Não conseguiria falar nem mais um minuto, aliás, nos últimos 5 já estava completamente KO!
 
Mas não saio bem. Ainda sinto um peso infernal dentro de mim!
Queria tanto conseguir falar mais. Queria tanto perceber tudo hoje!
Queria tanto que tudo fosse mais rápido!
 
Já estou a ter terapia duas vezes por semana. Tenho que ter paciência e ter fé que um dia este sofrimento vai acabar. 
Se não foi nesta, talvez na próxima, ou na próxima, ou mesmo na próxima sessão...
 
 
Nunca tinha tido terapia! Não sabia como era estar em terapia, nem sabia a distinção entre terapias. 
Falaram-me em duas. 
Psicoterapia ou terapia Cognitivo-comportamental. Não fazia a mínima ideia de qual seria a diferença. Fui para a segunda!
 
Depois então surgiu a questão: Será que algum dia me conseguirei abrir com uma perfeita estranha ou estranho?
 
A minha terapeuta é uma pessoa completamente diferente de mim. Tudo aquilo que, num primeiro momento, me faz gostar ou aproximar de alguém, não encontro nela. Somos mesmo muito diferentes!... 
 
Depois de uma conversa difícil, descobri outra pessoa por baixo da aparência e percebi que tinha encontrado... A terapeuta. 
Houve qualquer coisa!

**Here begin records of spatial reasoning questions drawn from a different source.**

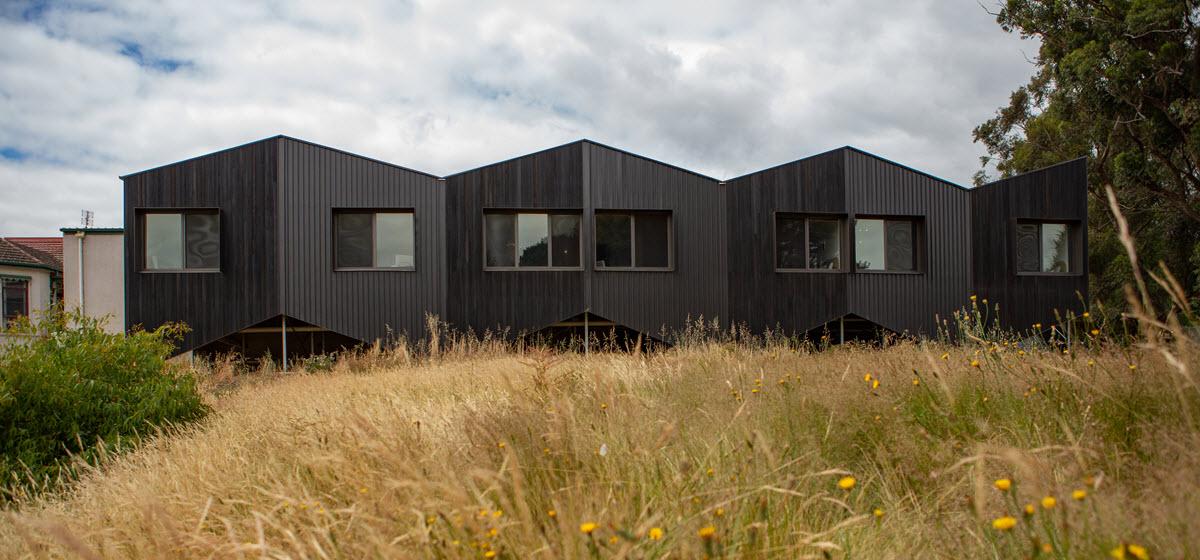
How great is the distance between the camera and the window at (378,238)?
1531cm

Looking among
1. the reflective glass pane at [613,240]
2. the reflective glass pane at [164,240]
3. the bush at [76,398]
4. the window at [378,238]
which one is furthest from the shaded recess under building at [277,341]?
the bush at [76,398]

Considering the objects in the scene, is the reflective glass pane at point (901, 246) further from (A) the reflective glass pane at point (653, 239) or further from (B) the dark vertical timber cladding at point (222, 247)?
(B) the dark vertical timber cladding at point (222, 247)

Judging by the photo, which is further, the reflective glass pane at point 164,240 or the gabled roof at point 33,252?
the gabled roof at point 33,252

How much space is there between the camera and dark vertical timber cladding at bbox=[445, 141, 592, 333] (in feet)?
49.5

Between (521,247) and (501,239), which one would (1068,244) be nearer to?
(521,247)

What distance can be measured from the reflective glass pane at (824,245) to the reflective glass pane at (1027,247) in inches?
186

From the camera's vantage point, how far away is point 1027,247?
696 inches

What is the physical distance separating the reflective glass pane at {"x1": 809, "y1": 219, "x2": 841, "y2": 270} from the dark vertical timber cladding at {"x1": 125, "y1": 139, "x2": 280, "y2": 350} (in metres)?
11.6

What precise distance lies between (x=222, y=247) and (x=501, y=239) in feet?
18.4

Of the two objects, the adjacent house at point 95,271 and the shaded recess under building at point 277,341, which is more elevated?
the adjacent house at point 95,271

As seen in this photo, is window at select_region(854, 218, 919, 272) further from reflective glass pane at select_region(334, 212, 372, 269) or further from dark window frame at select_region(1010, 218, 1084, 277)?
reflective glass pane at select_region(334, 212, 372, 269)

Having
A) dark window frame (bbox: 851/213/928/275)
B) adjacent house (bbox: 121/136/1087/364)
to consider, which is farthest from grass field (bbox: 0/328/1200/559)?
dark window frame (bbox: 851/213/928/275)

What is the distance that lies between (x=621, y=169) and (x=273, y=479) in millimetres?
12303

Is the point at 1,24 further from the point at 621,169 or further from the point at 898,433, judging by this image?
the point at 898,433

Qualquer coisa que ainda hoje não sei explicar, mas que gerou em mim uma empatia enorme por ela. 
 
Naquele momento aquela pessoa deixou de ser uma qualquer terapeuta e passou a ser a minha terapeuta, uma luz no fundo do túnel! 
Ia ser com ela que me iria abrir como nunca me abri com ninguém... talvez nem comigo própria!
 
Talvez possa ser um fardo muito pesado, mas depositei nela todas as minhas esperanças de me encontrar e de voltar a ser feliz!